Folle e irridente, l’incredibile Dylan natalizio
Ci crediate o meno, “Christmas in the heart”, l’annunciato disco natalizio di Bob Dylan (e già la notizia aveva creato un certo stupore) è proprio un disco di Natale, a tutti gli effetti. Inizia con un sentore di slitte e campanellini e un annuncio inequivocabile: “Here comes Santa Claus”. E succede davvero: un Dylan quasi disneyano, con coretti anni cinquanta e chitarrine country. Se non ci fosse la sua voce potrebbe essere un disco di Ray Conniff o di un gruppo di avvinazzati cowboy da balera.
Il sospetto che sotto ci sia un’intenzione ai limiti del comico è inevitabile, soprattutto in un pezzo come “Must be Santa”, cavalcata grottesca che potrebbe essere presa da un musical tipo “Sette spose per sette fratelli”. Mai sentito un Dylan di questo genere, riscattato di tanto in tanto da pezzi come “The Christmas blues”, dove sui sempiterni temi del Natale si esercita la sovranità delle note blues. Ma ci sono anche “The little drummer boy”, “Have yourself a merry little Christman”, ovvero i pezzi che troverete in ogni buon album natalizio degno di questo nome, e c’è perfino “Adeste fideles”, metà in latino e metà in inglese.

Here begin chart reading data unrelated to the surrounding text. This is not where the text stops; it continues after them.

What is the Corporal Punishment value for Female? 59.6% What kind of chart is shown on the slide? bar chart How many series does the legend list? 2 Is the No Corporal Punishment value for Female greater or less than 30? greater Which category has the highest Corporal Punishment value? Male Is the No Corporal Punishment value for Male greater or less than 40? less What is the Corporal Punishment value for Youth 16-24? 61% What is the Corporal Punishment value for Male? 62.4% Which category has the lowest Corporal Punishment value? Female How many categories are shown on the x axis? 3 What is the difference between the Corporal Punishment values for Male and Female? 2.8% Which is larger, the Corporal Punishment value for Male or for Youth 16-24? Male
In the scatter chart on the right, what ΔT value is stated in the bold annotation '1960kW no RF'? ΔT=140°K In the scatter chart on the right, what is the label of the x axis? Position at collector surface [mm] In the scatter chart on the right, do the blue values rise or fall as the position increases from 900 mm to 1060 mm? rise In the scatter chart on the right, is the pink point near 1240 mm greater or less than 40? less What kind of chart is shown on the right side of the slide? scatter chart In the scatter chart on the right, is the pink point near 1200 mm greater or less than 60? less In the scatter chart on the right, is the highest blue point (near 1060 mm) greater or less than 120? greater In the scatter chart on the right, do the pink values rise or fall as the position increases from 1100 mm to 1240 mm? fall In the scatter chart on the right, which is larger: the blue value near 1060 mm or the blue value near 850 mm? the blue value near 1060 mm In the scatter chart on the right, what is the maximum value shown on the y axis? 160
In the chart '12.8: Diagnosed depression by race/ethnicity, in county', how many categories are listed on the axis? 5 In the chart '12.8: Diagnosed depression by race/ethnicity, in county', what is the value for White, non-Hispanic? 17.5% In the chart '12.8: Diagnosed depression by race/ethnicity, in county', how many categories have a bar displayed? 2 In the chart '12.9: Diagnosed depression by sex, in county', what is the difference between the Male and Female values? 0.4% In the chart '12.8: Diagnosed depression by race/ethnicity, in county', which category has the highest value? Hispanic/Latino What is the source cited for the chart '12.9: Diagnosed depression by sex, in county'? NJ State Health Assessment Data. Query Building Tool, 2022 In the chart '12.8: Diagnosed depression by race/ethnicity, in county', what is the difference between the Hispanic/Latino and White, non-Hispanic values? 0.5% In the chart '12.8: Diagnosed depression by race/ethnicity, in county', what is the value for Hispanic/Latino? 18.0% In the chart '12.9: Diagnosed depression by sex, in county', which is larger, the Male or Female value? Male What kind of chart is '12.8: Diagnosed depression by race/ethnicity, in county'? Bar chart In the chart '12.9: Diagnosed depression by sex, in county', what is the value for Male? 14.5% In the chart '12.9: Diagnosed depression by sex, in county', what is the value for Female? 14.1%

Una follia, segnata però dall’inequivocabile stile vocale del Maestro, in questo caso particolarmente roco, stracciato, irridente, ironico, a contrasto con il buonismo programmatico del disco che sembra inciso a volte in un saloon, a volte in una piccola chiesa pentecostale di provincia (in “Little town of Betlehem” c’è una preghiera con tanto di amen finale), o in uno studio di registrazione vintage. Cosa c’è dietro? La sua voglia di stupire alla veneranda età di 68 anni e nessun interesse economico, visto che i proventi del disco verranno devoluti al Programma Alimentare delle Nazioni Unite.
(Gino Castaldo, “L’incredibile Dylan natalizio”, pubblicato su “La Repubblica” il 9 ottobre 2009, www.repubblica.it).